Somewhere, I have the program for the game. I can't tell you if the Cubs are up or in the field. This was a Friday and "Ladies Day" at the ballpark. Women got in free to grandstand and bleacher seats. We had reserved grandstand seats which were discounted. Our tickets were not mailed. We had to go to something called the "Will Call" window, a term we were unfamiliar with. The smartly dressed ushers showed us where to go and dad handed each of us a ticket. I felt like I was on top of the world. This was Chicago! This was the Cubs! I didn't know anyone in my grade who had gone to a real live major league baseball game!
Billy Williams was still with the team at this point. Santo was gone. Ernie Banks, another stalwart of the Cubs, was managing the team after the then manager, Whitey Lockman, was ejected in a May game. Dad was in his glory pointing out all the players and where he used to sit when he came in the 1940's. We walked all over the park, from one end to another. We got hot dogs, cotton candy, soda, peanuts and ice cream. Dad taught me how to keep score. The scorecard and a pencil were 50 cents. It was a bit chilly in the shade but the atmosphere of Wrigley Field could not be matched anywhere.

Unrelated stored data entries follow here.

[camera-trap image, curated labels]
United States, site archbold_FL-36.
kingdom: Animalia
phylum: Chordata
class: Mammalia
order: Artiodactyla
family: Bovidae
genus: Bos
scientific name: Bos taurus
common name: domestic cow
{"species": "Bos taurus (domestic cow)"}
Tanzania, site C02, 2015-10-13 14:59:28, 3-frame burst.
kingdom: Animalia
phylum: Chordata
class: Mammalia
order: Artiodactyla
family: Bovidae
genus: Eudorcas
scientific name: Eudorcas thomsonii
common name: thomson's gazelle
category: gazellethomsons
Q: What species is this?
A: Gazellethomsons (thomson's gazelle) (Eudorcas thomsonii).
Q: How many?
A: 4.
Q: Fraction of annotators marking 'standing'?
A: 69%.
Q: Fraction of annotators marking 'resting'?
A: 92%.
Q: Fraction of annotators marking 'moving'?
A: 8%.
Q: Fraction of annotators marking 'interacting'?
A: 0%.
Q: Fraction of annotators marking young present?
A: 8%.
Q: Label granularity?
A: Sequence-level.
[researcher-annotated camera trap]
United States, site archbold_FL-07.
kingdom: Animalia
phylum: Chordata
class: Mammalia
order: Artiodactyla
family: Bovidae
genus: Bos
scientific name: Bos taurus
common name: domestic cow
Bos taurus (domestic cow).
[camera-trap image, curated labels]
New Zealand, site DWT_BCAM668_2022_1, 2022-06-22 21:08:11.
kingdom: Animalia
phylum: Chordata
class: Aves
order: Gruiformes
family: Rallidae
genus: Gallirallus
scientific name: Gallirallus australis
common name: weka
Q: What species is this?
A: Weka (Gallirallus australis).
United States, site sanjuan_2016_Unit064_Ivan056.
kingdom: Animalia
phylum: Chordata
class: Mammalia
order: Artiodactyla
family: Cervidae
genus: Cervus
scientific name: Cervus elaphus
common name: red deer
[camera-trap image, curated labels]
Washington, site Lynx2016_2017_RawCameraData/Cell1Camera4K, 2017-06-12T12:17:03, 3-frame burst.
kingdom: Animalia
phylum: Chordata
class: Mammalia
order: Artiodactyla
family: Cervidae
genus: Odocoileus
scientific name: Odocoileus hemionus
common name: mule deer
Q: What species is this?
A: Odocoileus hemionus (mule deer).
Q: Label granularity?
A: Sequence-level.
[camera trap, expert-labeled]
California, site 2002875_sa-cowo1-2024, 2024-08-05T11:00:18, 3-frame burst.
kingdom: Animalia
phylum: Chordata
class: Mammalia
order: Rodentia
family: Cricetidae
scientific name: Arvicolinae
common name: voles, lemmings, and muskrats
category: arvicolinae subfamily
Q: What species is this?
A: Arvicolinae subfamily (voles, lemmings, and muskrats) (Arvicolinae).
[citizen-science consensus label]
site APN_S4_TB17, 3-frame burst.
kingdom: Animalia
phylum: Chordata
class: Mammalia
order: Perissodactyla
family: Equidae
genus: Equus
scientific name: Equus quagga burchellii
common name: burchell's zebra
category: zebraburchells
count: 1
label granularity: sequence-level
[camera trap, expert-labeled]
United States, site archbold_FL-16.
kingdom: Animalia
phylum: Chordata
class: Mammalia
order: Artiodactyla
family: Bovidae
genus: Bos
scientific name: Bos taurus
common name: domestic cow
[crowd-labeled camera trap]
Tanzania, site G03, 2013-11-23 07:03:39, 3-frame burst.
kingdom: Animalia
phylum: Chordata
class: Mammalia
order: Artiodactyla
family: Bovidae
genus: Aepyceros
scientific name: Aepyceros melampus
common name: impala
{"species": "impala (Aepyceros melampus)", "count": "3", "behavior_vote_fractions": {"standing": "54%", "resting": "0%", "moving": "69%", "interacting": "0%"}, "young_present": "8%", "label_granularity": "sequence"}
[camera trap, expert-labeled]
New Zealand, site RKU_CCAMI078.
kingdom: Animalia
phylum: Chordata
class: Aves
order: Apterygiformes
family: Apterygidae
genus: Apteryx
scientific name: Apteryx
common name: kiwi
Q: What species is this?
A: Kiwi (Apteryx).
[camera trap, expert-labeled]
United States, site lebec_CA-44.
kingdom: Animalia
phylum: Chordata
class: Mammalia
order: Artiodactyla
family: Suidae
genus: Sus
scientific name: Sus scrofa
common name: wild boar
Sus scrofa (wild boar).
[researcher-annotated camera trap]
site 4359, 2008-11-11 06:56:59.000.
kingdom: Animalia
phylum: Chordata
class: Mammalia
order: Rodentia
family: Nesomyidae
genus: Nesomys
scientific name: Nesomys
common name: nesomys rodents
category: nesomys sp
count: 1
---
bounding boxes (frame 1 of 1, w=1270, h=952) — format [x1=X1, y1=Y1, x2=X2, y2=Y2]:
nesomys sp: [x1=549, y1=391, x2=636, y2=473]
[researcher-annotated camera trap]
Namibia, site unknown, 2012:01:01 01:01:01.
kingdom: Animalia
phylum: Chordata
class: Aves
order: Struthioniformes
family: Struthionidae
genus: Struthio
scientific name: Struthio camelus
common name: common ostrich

The Cubs lost 6-4. I remember that. Dad and mom conferred and we came back the next day. We had seats to the left, on the third base side. I remember my youngest brother had to go to the bathroom, so dad took him. During that interlude, Billy Williams came up to bat and hit a homerun over the left field wall. Billy was rounding third base when dad got to the top of the ramp to see anything. He was very disappointed that he'd missed seeing it.
It's too expensive for me to attend a Cubs game now. It's relatively easy to get there. I'd take the communter train into the city and hop on the same red line elevated train to stop at Addison Street. The park is a 2 block walk west. There are statues of Ron Santo, Ernie Banks, Jack Brickhouse and Harry Carey around the park. Dad despised Harry Carey because he announced St. Louis Cardinal and Chicago White Sox games for years before coming to the Cubs. He replaced Jack Brickhouse in the announcer's booth, a move dad always resented of "his" Cubs.
All of this came back into memory as I read the stories of Santo's induction. I don't pay much attention to baseball anymore. I quit caring deeply when salaries became more than the gross national product of some small countries. I can't tell you, right now, where the Cubs stand in their division or who plays for them. I do know that it doesn't matter where they are in the standings, Wrigley Field will almost always be sold out for every game, such are the Cub faithful.
Dad never got to sit in the box seats down front. I was going to do that for him the year he died. He was going to retire and come visit for a week. We were going to take the trains to the ballpark and watch a game up close and personal. I thought of all that on Sunday. Ron Santo's induction should have come earlier but it's still important that he's in the Hall of Fame now. Some day, I should go visit Cooperstown.